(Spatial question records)
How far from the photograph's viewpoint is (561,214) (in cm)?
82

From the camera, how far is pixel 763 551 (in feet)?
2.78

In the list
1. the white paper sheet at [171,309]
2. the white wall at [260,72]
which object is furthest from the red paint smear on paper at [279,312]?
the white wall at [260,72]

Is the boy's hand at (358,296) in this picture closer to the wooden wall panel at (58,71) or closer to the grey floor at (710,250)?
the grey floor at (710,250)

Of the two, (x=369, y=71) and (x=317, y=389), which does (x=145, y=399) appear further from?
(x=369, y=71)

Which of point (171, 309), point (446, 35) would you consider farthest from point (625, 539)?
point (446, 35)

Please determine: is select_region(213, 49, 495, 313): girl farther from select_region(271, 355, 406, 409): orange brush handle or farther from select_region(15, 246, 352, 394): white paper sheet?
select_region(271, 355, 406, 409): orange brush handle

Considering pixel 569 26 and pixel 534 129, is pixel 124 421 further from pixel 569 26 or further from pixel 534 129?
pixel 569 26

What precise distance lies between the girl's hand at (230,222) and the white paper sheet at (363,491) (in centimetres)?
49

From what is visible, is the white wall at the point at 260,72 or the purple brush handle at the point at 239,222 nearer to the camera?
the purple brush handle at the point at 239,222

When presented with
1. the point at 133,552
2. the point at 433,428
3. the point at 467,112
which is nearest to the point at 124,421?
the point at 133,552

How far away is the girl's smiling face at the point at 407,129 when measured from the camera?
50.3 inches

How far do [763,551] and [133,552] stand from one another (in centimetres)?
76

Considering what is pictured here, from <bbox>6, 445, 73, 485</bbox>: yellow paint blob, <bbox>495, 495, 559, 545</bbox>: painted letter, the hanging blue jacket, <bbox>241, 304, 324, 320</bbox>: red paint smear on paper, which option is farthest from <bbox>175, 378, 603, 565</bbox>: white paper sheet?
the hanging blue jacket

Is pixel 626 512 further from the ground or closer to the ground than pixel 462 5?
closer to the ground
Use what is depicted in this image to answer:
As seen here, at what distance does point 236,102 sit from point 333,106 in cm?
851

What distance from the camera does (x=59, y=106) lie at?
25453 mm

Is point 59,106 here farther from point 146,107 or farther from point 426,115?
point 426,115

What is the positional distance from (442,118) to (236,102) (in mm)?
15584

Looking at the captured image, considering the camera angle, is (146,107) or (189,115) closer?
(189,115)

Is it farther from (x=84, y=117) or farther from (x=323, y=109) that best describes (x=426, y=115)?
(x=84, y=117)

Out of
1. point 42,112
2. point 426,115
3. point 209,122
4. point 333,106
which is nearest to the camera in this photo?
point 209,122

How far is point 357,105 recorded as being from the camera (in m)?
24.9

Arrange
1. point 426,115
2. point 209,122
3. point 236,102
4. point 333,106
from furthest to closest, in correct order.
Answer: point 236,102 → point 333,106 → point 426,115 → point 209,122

What you have to do: Quote all the records exactly, please, leaving none out.

Written solution:
How far from the photograph's viewpoint is (561,214) (in cm)?
82

From the camera, how far is pixel 763 551 (in feet)?
2.78

In the list
1. the white paper sheet at [171,309]
2. the white wall at [260,72]
which object is furthest from the red paint smear on paper at [279,312]?
the white wall at [260,72]

Is the boy's hand at (358,296) in this picture closer to the wooden wall panel at (58,71) or closer to the grey floor at (710,250)?
the grey floor at (710,250)

Of the two, (x=369, y=71) and (x=317, y=389), which does (x=145, y=399) appear further from?
(x=369, y=71)

Which of point (171, 309), point (446, 35) would you consider farthest from point (625, 539)?
point (446, 35)

Please determine: is select_region(213, 49, 495, 313): girl farther from select_region(271, 355, 406, 409): orange brush handle or farther from select_region(15, 246, 352, 394): white paper sheet?
select_region(271, 355, 406, 409): orange brush handle

Considering pixel 569 26 and pixel 534 129, is pixel 124 421 further from pixel 569 26 or further from pixel 534 129?
pixel 569 26

What precise distance lies between the girl's hand at (230,222) and the white paper sheet at (363,491) (in centimetres)?
49

From what is visible, is the white wall at the point at 260,72 or the purple brush handle at the point at 239,222 nearer to the camera?
the purple brush handle at the point at 239,222

When presented with
1. the point at 133,552
2. the point at 433,428
3. the point at 467,112
which is nearest to the point at 124,421?
the point at 133,552

How far away is the girl's smiling face at the point at 407,129 when measured from the camera?
50.3 inches

How far do [763,551] and [133,552] stand from one another (in centimetres)?
76

Considering what is pictured here, from <bbox>6, 445, 73, 485</bbox>: yellow paint blob, <bbox>495, 495, 559, 545</bbox>: painted letter, the hanging blue jacket, <bbox>241, 304, 324, 320</bbox>: red paint smear on paper, which option is farthest from <bbox>175, 378, 603, 565</bbox>: white paper sheet?
the hanging blue jacket

Is pixel 626 512 further from the ground or closer to the ground than pixel 462 5?
closer to the ground
Use what is depicted in this image to answer:
As seen here, at what distance does point 236,102 sit from point 333,106 in cm?
851

What distance from the camera does (x=59, y=106) lie at?
25453 mm

Is point 59,106 here farther from point 146,107 or farther from point 426,115?
point 426,115

What is the positional distance from (442,118) to (236,102) (in mm)?
15584

Looking at the captured image, considering the camera angle, is (146,107) or (189,115) closer?
(189,115)

Is it farther from (x=84, y=117) or farther from (x=323, y=109) that best describes (x=426, y=115)?
(x=84, y=117)

Out of
1. point 42,112
2. point 426,115
3. point 209,122
4. point 333,106
which is nearest to the camera in this photo?
point 209,122

How far is point 357,105 recorded as being from the camera (in m)?
24.9

Arrange
1. point 426,115
2. point 209,122
3. point 236,102
4. point 333,106
from furthest to closest, in correct order.
Answer: point 236,102 → point 333,106 → point 426,115 → point 209,122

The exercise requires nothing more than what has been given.